- YOUR ASSIGNMENT:
Copy out the items between the lines holding "Pickled onions and" and "Brzytwa FASAN ANTYK", inclusive, substituting "condiments" for "side dishes" and leaving everything else unchanged.

Start of MATERIAL PROVIDED

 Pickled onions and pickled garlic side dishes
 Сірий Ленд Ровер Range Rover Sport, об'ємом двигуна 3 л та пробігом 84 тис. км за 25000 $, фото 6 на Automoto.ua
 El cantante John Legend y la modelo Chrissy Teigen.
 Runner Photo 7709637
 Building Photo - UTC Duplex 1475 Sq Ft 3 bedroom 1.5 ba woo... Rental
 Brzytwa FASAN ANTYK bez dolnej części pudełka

End of MATERIAL PROVIDED
Start of MATERIAL PROVIDED

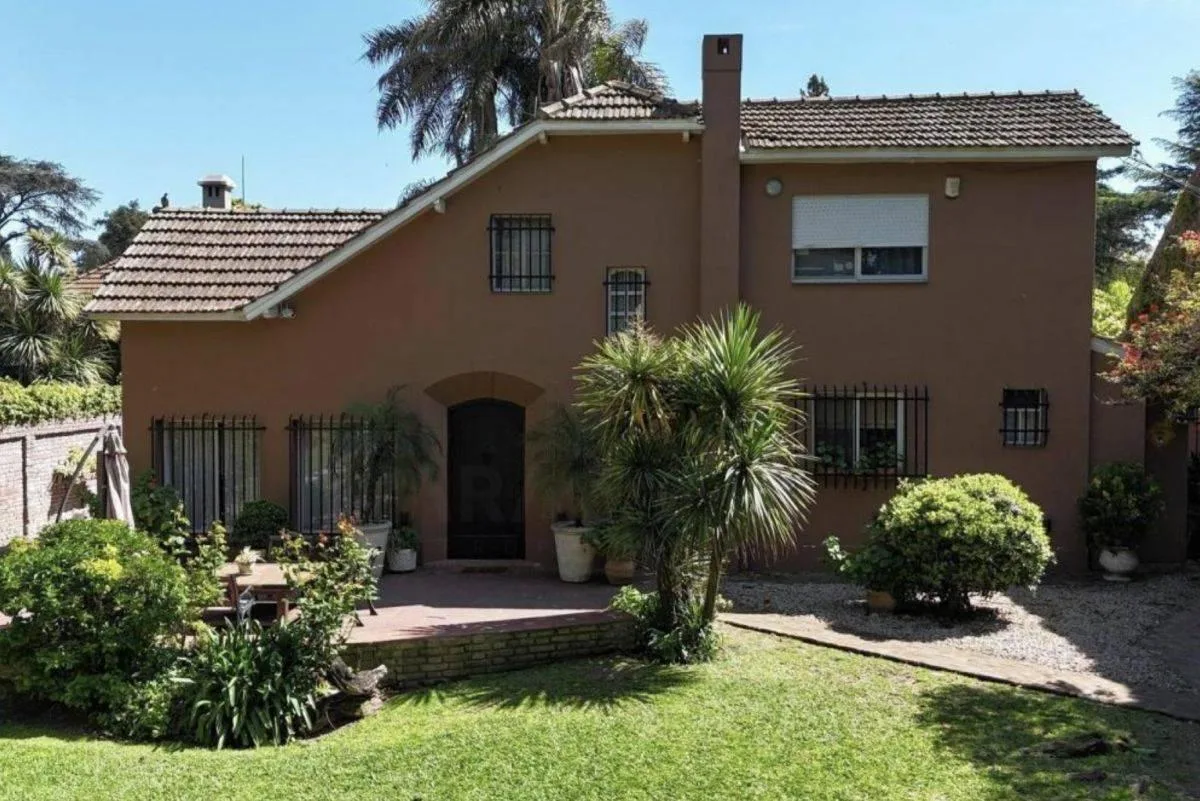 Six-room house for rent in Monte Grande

End of MATERIAL PROVIDED

- YOUR SOLUTION:
 Pickled onions and pickled garlic condiments
 Сірий Ленд Ровер Range Rover Sport, об'ємом двигуна 3 л та пробігом 84 тис. км за 25000 $, фото 6 на Automoto.ua
 El cantante John Legend y la modelo Chrissy Teigen.
 Runner Photo 7709637
 Building Photo - UTC Duplex 1475 Sq Ft 3 bedroom 1.5 ba woo... Rental
 Brzytwa FASAN ANTYK bez dolnej części pudełka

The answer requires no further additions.